Chaque jour, le libra subit les foudres de ses opposants les plus farouches, les Etats. Le
G7, le groupe des sept pays les plus industrialisés (Allemagne, Canada, Etats-Unis,
France, Royaume-Uni, Italie et Japon), était déjà convenu jeudi, à Washington, que la
condition sine qua non pour lancer les cryptomonnaies stables, comme le libra, était
l’instauration d’un cadre juridique. Un cap supplémentaire a été franchi, vendredi
18 octobre, quand Bruno Le Maire, le ministre français de l’économie, a annoncé que la
France, l’Italie et l’Allemagne préparaient ensemble une série de mesures pour interdire
en Europe la future cryptomonnaie de Facebook, dont le lancement est prévu en 2020.

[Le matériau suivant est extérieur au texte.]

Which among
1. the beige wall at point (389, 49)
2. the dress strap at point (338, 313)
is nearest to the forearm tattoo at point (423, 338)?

« Nous prendrons dans les semaines qui viennent, notamment avec Olaf Scholz et Roberto
Gualtieri, mes homologues allemand et italien, un certain nombre d’initiatives pour
marquer clairement que le libra n’est pas le bienvenu en Europe, parce que c’est notre
souveraineté qui est en jeu », a-t-il déclaré lors d’une conférence de presse en marge des
réunions du FMI et de la Banque mondiale à Washington.

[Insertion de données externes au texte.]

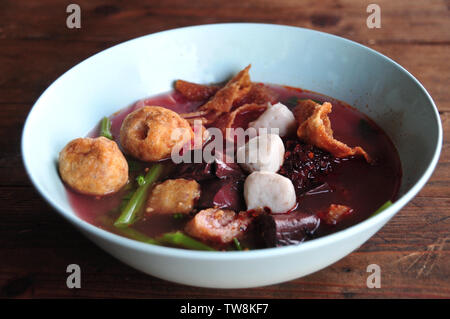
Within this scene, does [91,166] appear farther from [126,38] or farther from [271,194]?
[126,38]

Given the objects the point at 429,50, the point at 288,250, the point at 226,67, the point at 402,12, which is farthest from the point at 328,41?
the point at 288,250

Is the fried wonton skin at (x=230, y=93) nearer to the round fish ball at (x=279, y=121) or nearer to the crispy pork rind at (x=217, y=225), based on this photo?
the round fish ball at (x=279, y=121)

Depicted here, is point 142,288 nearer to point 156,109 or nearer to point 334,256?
point 334,256

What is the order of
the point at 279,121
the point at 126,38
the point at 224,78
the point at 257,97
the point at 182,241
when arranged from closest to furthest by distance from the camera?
1. the point at 182,241
2. the point at 279,121
3. the point at 257,97
4. the point at 224,78
5. the point at 126,38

« Nous n’accepterons pas qu’une entreprise multinationale privée ait (…) la même
puissance monétaire que les Etats souverains, qui sont soumis au contrôle démocratique ;
car la grande différence entre Facebook et les Etats, c’est que nous sommes soumis au
contrôle démocratique, c’est-à-dire au contrôle du peuple », a-t-il ajouté.

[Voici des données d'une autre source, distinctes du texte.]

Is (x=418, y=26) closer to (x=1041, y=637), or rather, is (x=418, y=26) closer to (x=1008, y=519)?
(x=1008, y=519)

De leur côté, les ministres des finances du G20 ont préconisé vendredi d’« évaluer » les
risques que posent les monnaies numériques stables, c’est-à-dire adossées à un panier
de devises telles que l’euro ou le dollar et d’y « remédier » avant que celles-ci ne soient
lancées.

« Préserver l’autonomie des Etats démocratiques »


Citant en particulier le blanchiment d’argent, le financement illicite ou la fragilisation de
la protection des consommateurs et des investisseurs, la présidence japonaise du G20 a
de plus demandé au FMI d’examiner les implications macroéconomiques « incluant les
problématiques de souveraineté monétaire des Etats membres en prenant en compte les
caractéristiques des pays ».
Mais les Européens semblent vouloir aller plus loin, en interdisant purement et
simplement la monnaie de Facebook. Olaf Scholz a emboîté le pas à son homologue
français : « Je suis favorable à ne pas permettre l’instauration d’une telle monnaie
mondiale, car c’est la tâche des Etats démocratiques. »

Il reconnaît également la nécessité de réformer le secteur des banques et des services


financiers pour rendre les paiements internationaux transfrontaliers plus simples, plus
rapides et moins chers, « mais en même temps, il est nécessaire de préserver l’autonomie
des Etats démocratiques », a-t-il poursuivi.

De son côté, le ministre italien des finances, Roberto Gualtieri, a souligné : « Il y a un fort
consensus de la communauté internationale pour ne pas autoriser le développement des
monnaies privées », relevant « un trop grand risque systémique » et qu’« à la place, il
fallait moderniser » les services bancaires.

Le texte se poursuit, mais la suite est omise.